Elon Musk Calls Synthetic Data the Next Stage of AI Development

Elon Musk has concurred with the view expressed by several other experts that there is a shortage of real-world data left for training AI models, TechCrunch reports.

“We have essentially exhausted the entirety of human knowledge for AI training. This happened last year,” he said in a discussion with Stagwell Chairman Mark Penn.

In December, Ilya Sutskever—co-founder of OpenAI and founder of AI startup Safe Superintelligence—stated that the industry has hit the limit of data usage. According to him, AI agents, synthetic information, and accelerated computations represent the next phase in AI’s evolution, likely leading to the emergence of superintelligence.

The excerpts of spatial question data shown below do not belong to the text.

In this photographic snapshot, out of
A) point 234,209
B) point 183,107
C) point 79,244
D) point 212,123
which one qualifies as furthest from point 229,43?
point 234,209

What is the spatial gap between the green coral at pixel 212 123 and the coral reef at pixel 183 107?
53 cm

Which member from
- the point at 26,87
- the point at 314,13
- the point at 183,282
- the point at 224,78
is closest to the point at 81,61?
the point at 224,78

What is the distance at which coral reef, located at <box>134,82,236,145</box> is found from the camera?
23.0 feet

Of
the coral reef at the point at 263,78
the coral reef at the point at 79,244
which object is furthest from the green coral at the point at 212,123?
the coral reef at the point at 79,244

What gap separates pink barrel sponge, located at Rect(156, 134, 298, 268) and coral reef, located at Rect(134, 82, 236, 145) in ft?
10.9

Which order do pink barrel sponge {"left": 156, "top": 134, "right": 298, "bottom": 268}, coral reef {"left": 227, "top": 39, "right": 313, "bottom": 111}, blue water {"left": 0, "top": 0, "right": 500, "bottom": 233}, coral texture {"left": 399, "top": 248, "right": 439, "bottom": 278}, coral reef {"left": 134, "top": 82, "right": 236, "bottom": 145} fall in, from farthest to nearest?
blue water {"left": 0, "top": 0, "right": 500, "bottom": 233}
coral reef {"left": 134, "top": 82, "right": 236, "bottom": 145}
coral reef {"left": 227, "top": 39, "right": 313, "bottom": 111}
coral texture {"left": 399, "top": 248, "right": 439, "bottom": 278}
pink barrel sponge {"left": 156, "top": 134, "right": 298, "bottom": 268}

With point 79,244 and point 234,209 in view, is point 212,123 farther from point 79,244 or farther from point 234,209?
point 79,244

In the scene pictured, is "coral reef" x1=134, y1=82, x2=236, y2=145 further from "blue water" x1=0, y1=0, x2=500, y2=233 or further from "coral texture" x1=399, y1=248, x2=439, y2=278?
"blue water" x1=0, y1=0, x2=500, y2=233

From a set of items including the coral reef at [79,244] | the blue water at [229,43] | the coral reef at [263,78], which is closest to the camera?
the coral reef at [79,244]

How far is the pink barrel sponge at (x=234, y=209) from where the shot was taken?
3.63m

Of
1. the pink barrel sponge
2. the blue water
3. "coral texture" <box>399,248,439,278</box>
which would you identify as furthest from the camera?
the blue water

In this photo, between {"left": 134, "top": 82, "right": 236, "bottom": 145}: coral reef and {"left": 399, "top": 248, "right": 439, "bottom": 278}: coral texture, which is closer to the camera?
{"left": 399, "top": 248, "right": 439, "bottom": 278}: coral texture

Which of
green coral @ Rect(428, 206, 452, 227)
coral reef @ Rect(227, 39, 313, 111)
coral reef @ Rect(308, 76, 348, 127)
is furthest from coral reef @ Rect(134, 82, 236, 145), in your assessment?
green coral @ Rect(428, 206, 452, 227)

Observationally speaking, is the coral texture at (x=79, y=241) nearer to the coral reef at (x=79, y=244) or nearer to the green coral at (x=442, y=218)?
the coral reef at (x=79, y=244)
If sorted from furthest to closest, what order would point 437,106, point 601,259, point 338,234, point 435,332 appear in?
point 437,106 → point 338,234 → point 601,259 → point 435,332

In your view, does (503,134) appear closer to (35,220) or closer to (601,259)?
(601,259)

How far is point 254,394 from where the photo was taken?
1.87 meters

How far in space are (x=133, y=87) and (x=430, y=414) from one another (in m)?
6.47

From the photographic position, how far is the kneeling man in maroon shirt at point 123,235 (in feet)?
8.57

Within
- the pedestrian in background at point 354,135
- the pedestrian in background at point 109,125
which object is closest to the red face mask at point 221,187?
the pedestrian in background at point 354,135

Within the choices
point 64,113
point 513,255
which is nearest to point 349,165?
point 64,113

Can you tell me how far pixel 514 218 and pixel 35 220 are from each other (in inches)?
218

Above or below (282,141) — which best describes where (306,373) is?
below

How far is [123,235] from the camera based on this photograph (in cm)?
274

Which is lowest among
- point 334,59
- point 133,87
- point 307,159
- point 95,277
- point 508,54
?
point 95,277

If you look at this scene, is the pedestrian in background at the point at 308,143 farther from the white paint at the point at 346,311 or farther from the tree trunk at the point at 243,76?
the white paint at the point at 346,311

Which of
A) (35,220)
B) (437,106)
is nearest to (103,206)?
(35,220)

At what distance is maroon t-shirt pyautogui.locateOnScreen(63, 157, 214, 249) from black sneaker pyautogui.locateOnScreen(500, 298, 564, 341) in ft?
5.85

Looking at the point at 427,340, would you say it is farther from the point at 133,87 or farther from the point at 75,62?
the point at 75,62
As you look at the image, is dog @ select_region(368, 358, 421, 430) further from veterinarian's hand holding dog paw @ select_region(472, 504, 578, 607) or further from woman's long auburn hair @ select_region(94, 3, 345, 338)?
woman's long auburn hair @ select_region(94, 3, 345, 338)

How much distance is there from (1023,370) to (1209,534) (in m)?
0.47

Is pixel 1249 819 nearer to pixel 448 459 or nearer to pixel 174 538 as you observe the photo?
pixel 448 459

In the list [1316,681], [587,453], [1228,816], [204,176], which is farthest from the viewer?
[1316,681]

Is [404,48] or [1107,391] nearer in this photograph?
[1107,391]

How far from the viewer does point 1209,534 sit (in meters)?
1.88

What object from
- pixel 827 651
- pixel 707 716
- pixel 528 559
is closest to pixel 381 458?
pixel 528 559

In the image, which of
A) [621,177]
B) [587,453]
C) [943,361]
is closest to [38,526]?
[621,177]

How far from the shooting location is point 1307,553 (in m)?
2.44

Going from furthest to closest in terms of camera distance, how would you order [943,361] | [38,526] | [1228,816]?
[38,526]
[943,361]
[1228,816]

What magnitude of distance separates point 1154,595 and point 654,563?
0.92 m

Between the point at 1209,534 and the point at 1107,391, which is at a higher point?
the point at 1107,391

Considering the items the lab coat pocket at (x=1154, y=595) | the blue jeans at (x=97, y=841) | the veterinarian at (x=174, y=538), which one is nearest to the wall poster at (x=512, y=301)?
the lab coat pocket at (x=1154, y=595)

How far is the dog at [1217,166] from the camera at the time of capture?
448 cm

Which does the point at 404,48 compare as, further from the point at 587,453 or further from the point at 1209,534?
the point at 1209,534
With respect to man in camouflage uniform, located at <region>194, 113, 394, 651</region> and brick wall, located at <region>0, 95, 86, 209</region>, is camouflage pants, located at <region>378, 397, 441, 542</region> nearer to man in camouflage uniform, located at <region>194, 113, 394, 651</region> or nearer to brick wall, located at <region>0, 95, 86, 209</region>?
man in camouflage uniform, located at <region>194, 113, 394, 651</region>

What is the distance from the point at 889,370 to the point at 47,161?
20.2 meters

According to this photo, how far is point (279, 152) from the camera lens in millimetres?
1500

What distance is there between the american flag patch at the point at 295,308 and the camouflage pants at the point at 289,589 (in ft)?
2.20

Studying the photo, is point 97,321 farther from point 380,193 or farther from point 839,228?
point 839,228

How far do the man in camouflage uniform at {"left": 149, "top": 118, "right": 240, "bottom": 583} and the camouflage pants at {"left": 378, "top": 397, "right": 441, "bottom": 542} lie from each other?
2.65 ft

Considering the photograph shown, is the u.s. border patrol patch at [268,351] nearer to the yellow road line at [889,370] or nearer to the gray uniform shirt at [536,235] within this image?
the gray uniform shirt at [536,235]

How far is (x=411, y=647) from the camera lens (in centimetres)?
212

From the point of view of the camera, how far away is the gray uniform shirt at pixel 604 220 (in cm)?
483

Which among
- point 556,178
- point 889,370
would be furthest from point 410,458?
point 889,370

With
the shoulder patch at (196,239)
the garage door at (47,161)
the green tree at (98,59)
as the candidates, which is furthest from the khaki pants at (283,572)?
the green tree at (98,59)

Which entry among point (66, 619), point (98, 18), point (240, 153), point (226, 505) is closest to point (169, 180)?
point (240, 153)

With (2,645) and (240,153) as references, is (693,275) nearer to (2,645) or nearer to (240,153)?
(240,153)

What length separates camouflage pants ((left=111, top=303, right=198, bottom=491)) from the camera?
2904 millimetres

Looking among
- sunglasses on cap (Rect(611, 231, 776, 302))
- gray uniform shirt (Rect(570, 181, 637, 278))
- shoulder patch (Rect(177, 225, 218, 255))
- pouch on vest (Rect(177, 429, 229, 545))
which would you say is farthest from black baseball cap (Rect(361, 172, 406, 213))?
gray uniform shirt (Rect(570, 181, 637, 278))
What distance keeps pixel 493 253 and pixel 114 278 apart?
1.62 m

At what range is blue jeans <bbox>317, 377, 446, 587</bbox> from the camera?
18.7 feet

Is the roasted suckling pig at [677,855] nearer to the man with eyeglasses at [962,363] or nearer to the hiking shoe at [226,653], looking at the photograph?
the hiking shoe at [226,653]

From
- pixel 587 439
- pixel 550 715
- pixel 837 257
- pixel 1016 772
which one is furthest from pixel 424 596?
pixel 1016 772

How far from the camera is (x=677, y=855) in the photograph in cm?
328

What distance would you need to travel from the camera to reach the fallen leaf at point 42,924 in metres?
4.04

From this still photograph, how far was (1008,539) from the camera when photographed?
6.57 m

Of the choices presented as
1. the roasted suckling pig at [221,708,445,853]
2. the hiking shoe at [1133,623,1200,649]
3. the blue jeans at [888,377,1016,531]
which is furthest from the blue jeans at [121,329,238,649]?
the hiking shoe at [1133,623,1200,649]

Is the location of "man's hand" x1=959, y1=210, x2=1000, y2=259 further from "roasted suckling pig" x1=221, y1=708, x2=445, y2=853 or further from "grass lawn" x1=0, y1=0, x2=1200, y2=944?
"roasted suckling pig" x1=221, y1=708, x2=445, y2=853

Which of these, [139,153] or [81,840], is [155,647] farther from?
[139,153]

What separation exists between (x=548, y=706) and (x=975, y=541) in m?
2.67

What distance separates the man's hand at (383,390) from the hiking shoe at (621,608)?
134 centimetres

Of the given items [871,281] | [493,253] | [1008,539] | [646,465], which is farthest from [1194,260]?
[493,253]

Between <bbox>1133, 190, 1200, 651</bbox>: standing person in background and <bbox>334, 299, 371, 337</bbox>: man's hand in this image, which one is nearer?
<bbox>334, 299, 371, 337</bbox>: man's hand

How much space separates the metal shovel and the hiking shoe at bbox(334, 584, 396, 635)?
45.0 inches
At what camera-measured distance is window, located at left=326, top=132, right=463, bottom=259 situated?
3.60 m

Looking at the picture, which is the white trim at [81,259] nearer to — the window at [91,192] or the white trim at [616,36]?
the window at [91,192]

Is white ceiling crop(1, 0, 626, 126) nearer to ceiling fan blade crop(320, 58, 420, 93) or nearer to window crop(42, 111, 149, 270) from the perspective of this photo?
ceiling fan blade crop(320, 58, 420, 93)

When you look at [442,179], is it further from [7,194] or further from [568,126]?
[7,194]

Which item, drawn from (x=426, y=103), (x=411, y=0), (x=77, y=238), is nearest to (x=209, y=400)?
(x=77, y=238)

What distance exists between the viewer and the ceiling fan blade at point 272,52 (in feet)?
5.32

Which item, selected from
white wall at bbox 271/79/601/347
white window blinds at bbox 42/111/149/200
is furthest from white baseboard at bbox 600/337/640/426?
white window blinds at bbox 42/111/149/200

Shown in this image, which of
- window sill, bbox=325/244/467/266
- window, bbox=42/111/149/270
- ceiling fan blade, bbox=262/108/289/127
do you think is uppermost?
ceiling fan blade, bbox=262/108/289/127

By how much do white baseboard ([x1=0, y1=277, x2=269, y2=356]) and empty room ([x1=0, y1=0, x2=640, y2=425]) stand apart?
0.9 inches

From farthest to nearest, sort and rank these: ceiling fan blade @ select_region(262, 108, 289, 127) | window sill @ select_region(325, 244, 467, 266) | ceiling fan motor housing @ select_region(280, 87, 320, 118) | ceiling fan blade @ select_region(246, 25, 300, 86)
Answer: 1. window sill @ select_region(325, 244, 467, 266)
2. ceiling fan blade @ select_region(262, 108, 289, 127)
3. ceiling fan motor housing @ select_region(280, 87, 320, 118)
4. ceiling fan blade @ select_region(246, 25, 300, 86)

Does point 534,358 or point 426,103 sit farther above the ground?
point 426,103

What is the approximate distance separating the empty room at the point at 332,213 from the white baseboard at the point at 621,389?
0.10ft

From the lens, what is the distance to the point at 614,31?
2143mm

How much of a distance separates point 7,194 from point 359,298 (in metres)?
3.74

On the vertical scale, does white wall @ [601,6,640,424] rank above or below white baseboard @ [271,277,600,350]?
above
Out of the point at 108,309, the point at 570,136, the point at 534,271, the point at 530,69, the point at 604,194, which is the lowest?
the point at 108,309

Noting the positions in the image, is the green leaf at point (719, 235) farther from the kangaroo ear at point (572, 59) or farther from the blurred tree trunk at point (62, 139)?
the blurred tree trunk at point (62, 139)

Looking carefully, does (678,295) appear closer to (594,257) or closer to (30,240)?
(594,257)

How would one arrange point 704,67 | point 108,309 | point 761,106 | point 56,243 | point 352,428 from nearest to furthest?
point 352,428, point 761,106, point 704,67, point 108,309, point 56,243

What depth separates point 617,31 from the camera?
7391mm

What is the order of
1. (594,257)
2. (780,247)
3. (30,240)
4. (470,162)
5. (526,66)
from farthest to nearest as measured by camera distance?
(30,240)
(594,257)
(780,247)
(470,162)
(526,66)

Musk believes synthetic data, i.e. AI-generated information, is the way forward.

“The only way to supplement [real-world data] is through synthetic data, where AI itself creates [the training information]. With such material, [the AI] essentially grades itself and undergoes self-learning,” the entrepreneur explained.

In 2024, AI startup Anthropic used synthetic data to train one of its flagship models, Claude 3.5 Sonnet. Meta refined its Llama 3.1 models using AI-generated materials. OpenAI also employs synthetic information to train o1—a “reasoning” artificial intelligence system.

Context

AI startups have begun searching for new ways to scale due to a shortage of high-quality data.